-- BEGIN --

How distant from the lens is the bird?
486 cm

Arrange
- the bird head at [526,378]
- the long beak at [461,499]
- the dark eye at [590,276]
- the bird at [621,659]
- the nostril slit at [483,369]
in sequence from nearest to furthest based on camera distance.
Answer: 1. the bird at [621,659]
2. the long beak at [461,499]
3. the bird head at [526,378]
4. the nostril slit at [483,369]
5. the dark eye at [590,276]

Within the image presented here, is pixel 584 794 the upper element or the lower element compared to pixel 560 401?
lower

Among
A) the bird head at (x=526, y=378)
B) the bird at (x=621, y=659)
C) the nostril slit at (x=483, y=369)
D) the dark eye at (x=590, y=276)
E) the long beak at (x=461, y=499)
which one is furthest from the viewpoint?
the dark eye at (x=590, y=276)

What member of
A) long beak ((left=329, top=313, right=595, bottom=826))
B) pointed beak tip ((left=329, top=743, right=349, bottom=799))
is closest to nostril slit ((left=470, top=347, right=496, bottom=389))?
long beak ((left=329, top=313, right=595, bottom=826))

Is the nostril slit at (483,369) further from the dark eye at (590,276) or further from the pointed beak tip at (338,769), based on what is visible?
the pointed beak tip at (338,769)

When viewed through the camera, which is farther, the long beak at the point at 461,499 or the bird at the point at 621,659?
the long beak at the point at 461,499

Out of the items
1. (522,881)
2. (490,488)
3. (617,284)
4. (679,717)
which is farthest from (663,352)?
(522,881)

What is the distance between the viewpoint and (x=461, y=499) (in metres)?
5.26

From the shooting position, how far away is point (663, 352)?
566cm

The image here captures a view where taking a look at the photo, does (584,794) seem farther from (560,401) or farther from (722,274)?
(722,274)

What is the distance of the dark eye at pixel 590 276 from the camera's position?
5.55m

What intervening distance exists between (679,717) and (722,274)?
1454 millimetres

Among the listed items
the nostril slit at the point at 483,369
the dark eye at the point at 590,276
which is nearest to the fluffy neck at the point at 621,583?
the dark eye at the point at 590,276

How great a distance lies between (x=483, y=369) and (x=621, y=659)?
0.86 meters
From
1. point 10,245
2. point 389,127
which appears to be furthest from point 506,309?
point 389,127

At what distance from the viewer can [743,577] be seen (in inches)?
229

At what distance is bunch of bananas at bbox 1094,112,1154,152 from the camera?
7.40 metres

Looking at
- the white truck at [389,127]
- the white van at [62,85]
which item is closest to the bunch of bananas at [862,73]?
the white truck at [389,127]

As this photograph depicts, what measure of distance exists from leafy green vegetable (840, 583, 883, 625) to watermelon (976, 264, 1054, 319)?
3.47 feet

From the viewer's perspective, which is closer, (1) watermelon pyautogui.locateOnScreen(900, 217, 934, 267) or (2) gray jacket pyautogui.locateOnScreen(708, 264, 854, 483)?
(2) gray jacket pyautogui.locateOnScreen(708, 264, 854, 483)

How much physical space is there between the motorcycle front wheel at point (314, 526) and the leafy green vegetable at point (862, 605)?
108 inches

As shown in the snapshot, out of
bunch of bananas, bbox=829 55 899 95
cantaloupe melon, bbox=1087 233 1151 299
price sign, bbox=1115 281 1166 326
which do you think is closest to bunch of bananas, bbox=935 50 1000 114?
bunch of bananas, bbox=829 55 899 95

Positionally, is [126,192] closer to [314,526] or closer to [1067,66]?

-- END --

→ **Work to be completed**:
Write out every entry above, word for word.

→ **Answer to this exercise**:
How distant from the lens is the bird?
486 cm

Arrange
- the bird head at [526,378]
- the long beak at [461,499]
- the dark eye at [590,276]
- the bird at [621,659]
- the nostril slit at [483,369]
in sequence from nearest to furthest based on camera distance.
Answer: 1. the bird at [621,659]
2. the long beak at [461,499]
3. the bird head at [526,378]
4. the nostril slit at [483,369]
5. the dark eye at [590,276]

Within the image presented here, is pixel 584 794 the upper element or the lower element compared to pixel 560 401?
lower

Among
A) the bird head at (x=526, y=378)
B) the bird at (x=621, y=659)
C) the nostril slit at (x=483, y=369)
D) the dark eye at (x=590, y=276)
E) the long beak at (x=461, y=499)
which one is furthest from the viewpoint?
the dark eye at (x=590, y=276)

What member of
A) long beak ((left=329, top=313, right=595, bottom=826))
B) pointed beak tip ((left=329, top=743, right=349, bottom=799))
is closest to nostril slit ((left=470, top=347, right=496, bottom=389))?
long beak ((left=329, top=313, right=595, bottom=826))

Is the nostril slit at (483,369) further from the dark eye at (590,276) or further from the pointed beak tip at (338,769), based on what is visible?
the pointed beak tip at (338,769)

When viewed through the camera, which is farther, the long beak at the point at 461,499 or the bird at the point at 621,659?
the long beak at the point at 461,499

Out of the items
1. (522,881)
2. (490,488)
3. (617,284)
4. (679,717)
which is farthest from (663,352)?
(522,881)

What is the distance between the viewpoint and (x=461, y=499) (in metres)?
5.26

From the shooting position, how far away is point (663, 352)?
566cm

The image here captures a view where taking a look at the photo, does (584,794) seem farther from (560,401) or farther from (722,274)?
(722,274)

What is the distance of the dark eye at pixel 590 276 from the camera's position?
5.55m

What intervening distance exists between (679,717) and (722,274)?
1454 millimetres

Among the listed items
the nostril slit at the point at 483,369
the dark eye at the point at 590,276
which is nearest to the fluffy neck at the point at 621,583?
the dark eye at the point at 590,276

How great a distance lies between (x=483, y=369) and (x=621, y=659)?
0.86 meters
From
1. point 10,245
2. point 389,127
which appears to be furthest from point 506,309?
point 389,127

At what distance from the viewer can [743,577] be seen (in inches)?
229

At what distance is bunch of bananas at bbox 1094,112,1154,152 from the camera?
7.40 metres

Looking at
- the white truck at [389,127]
- the white van at [62,85]
which item is closest to the bunch of bananas at [862,73]?
the white truck at [389,127]

As this photograph depicts, what measure of distance exists from leafy green vegetable (840, 583, 883, 625) to watermelon (976, 264, 1054, 319)?
3.47 feet

From the viewer's perspective, which is closer, (1) watermelon pyautogui.locateOnScreen(900, 217, 934, 267) or (2) gray jacket pyautogui.locateOnScreen(708, 264, 854, 483)?
(2) gray jacket pyautogui.locateOnScreen(708, 264, 854, 483)

How much physical space is there between the motorcycle front wheel at point (314, 526) and the leafy green vegetable at point (862, 605)?
108 inches

As shown in the snapshot, out of
bunch of bananas, bbox=829 55 899 95
cantaloupe melon, bbox=1087 233 1151 299
price sign, bbox=1115 281 1166 326
which do you think is closest to bunch of bananas, bbox=935 50 1000 114?
bunch of bananas, bbox=829 55 899 95

Positionally, is [126,192] closer to [314,526] or closer to [1067,66]?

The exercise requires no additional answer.